[[ Record excerpts open ]]

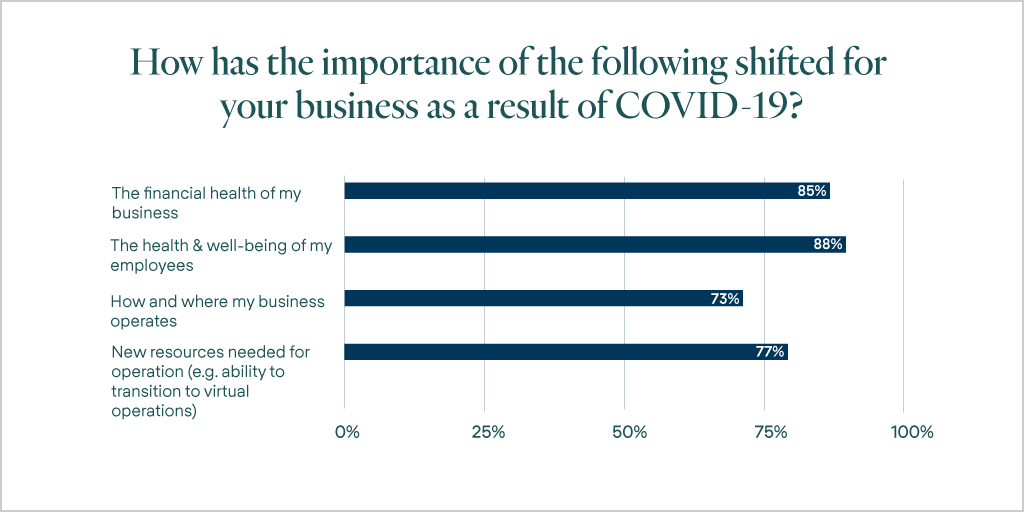 How has the importance of the following shifted for your business as a result of COVID-19?

The financial health of my business
85%

The health & well-being of my employees
88%

How and where my business operates
73%

New resources needed for operation (e.g. ability to transition to virtual operations)
77%

0%
25%
50%
75%
100%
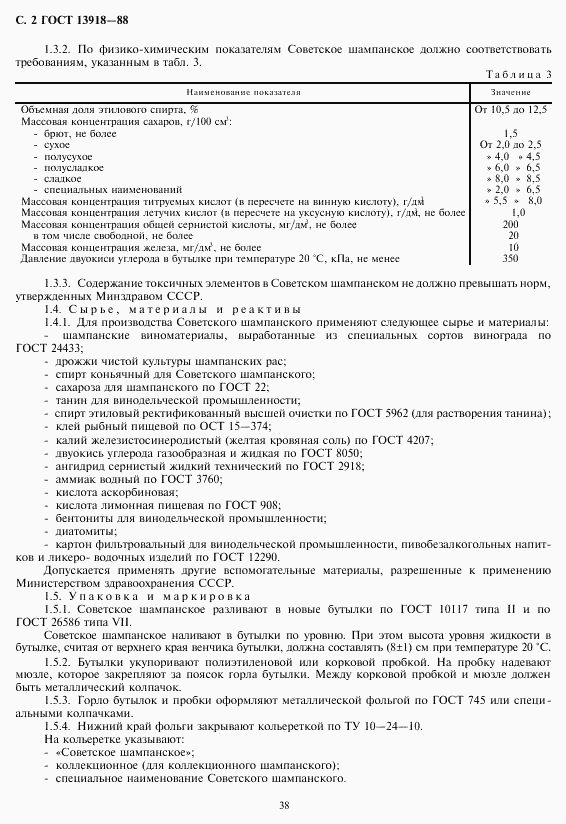 С. 2 ГОСТ 13918—88

1.3.2. По физико-химическим показателям Советское шампанское должно соответствовать требованиям, указанным в табл. 3.

Таблица 3

| Наименование показателя | Значение |
|---|---|
| Объемная доля этилового спирта, % | От 10,5 до 12,5 |
| Массовая концентрация сахаров, г/100 см$^3$: | |
| - брют, не более | 1,5 |
| - сухое | От 2,0 до 2,5 |
| - полусухое | » 4,0 » 4,5 |
| - полусладкое | » 6,0 » 6,5 |
| - сладкое | » 8,0 » 8,5 |
| - специальных наименований | » 2,0 » 6,5 |
| Массовая концентрация титруемых кислот (в пересчете на винную кислоту), г/дм$^3$ | » 5,5 » 8,0 |
| Массовая концентрация летучих кислот (в пересчете на уксусную кислоту), г/дм$^3$, не более | 1,0 |
| Массовая концентрация общей сернистой кислоты, мг/дм$^3$, не более | 200 |
| в том числе свободной, не более | 20 |
| Массовая концентрация железа, мг/дм$^3$, не более | 10 |
| Давление двуокиси углерода в бутылке при температуре 20 °С, кПа, не менее | 350 |

1.3.3. Содержание токсичных элементов в Советском шампанском не должно превышать норм, утвержденных Минздравом СССР.

1.4. Сырье, материалы и реактивы

1.4.1. Для производства Советского шампанского применяют следующее сырье и материалы:
- шампанские виноматериалы, выработанные из специальных сортов винограда по ГОСТ 24433;
- дрожжи чистой культуры шампанских рас;
- спирт коньячный для Советского шампанского;
- сахароза для шампанского по ГОСТ 22;
- танин для винодельческой промышленности;
- спирт этиловый ректификованный высшей очистки по ГОСТ 5962 (для растворения танина);
- клей рыбный пищевой по ОСТ 15—374;
- калий железистосинеродистый (желтая кровяная соль) по ГОСТ 4207;
- двуокись углерода газообразная и жидкая по ГОСТ 8050;
- ангидрид сернистый жидкий технический по ГОСТ 2918;
- аммиак водный по ГОСТ 3760;
- кислота аскорбиновая;
- кислота лимонная пищевая по ГОСТ 908;
- бентониты для винодельческой промышленности;
- диатомиты;
- картон фильтровальный для винодельческой промышленности, пивобезалкогольных напитков и ликеро- водочных изделий по ГОСТ 12290.

Допускается применять другие вспомогательные материалы, разрешенные к применению Министерством здравоохранения СССР.

1.5. Упаковка и маркировка

1.5.1. Советское шампанское разливают в новые бутылки по ГОСТ 10117 типа II и по ГОСТ 26586 типа VII.

Советское шампанское наливают в бутылки по уровню. При этом высота уровня жидкости в бутылке, считая от верхнего края венчика бутылки, должна составлять (8±1) см при температуре 20 °С.

1.5.2. Бутылки укупоривают полиэтиленовой или корковой пробкой. На пробку надевают мюзле, которое закрепляют за поясок горла бутылки. Между корковой пробкой и мюзле должен быть металлический колпачок.

1.5.3. Горло бутылок и пробки оформляют металлической фольгой по ГОСТ 745 или специальными колпачками.

1.5.4. Нижний край фольги закрывают кольереткой по ТУ 10—24—10.

На кольеретке указывают:
- «Советское шампанское»;
- коллекционное (для коллекционного шампанского);
- специальное наименование Советского шампанского.

38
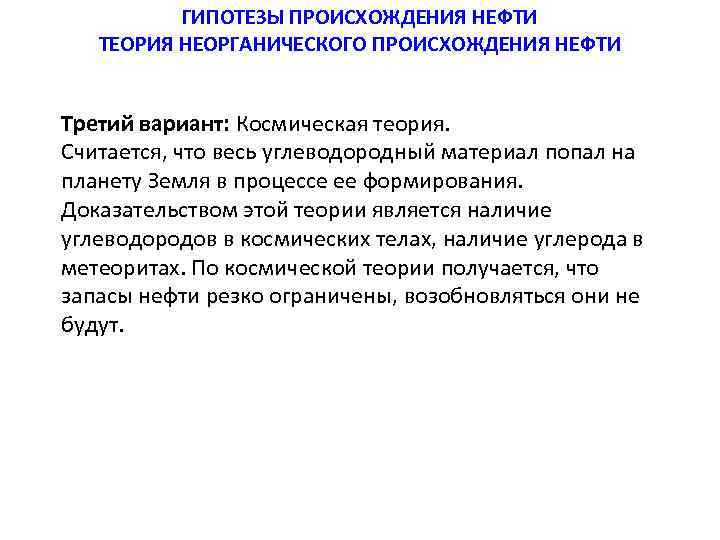 ГИПОТЕЗЫ ПРОИСХОЖДЕНИЯ НЕФТИ
ТЕОРИЯ НЕОРГАНИЧЕСКОГО ПРОИСХОЖДЕНИЯ НЕФТИ

Третий вариант: Космическая теория.
Считается, что весь углеводородный материал попал на планету Земля в процессе ее формирования. Доказательством этой теории является наличие углеводородов в космических телах, наличие углерода в метеоритах. По космической теории получается, что запасы нефти резко ограничены, возобновляться они не будут.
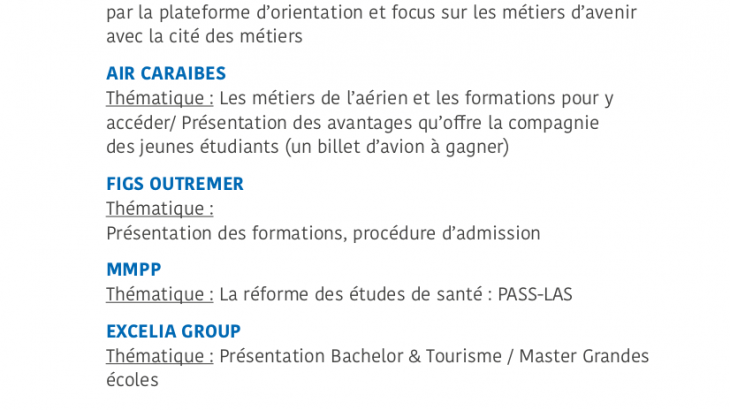 par la plateforme d’orientation et focus sur les métiers d’avenir avec la cité des métiers

AIR CARAIBES
Thématique : Les métiers de l’aérien et les formations pour y accéder/ Présentation des avantages qu’offre la compagnie des jeunes étudiants (un billet d’avion à gagner)

FIGS OUTREMER
Thématique :
Présentation des formations, procédure d’admission

MMPP
Thématique : La réforme des études de santé : PASS-LAS

EXCELIA GROUP
Thématique : Présentation Bachelor & Tourisme / Master Grandes écoles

[[ Record excerpts closed ]]

● What is expected: Taking the entries above, print exactly the lines starting at the line with "- диатомиты;" and ending at the line with "1.5.2. Бутылки укупоривают", both included.

● Solution for this problem:
- диатомиты;
- картон фильтровальный для винодельческой промышленности, пивобезалкогольных напитков и ликеро- водочных изделий по ГОСТ 12290.

Допускается применять другие вспомогательные материалы, разрешенные к применению Министерством здравоохранения СССР.

1.5. Упаковка и маркировка

1.5.1. Советское шампанское разливают в новые бутылки по ГОСТ 10117 типа II и по ГОСТ 26586 типа VII.

Советское шампанское наливают в бутылки по уровню. При этом высота уровня жидкости в бутылке, считая от верхнего края венчика бутылки, должна составлять (8±1) см при температуре 20 °С.

1.5.2. Бутылки укупоривают полиэтиленовой или корковой пробкой. На пробку надевают мюзле, которое закрепляют за поясок горла бутылки. Между корковой пробкой и мюзле должен быть металлический колпачок.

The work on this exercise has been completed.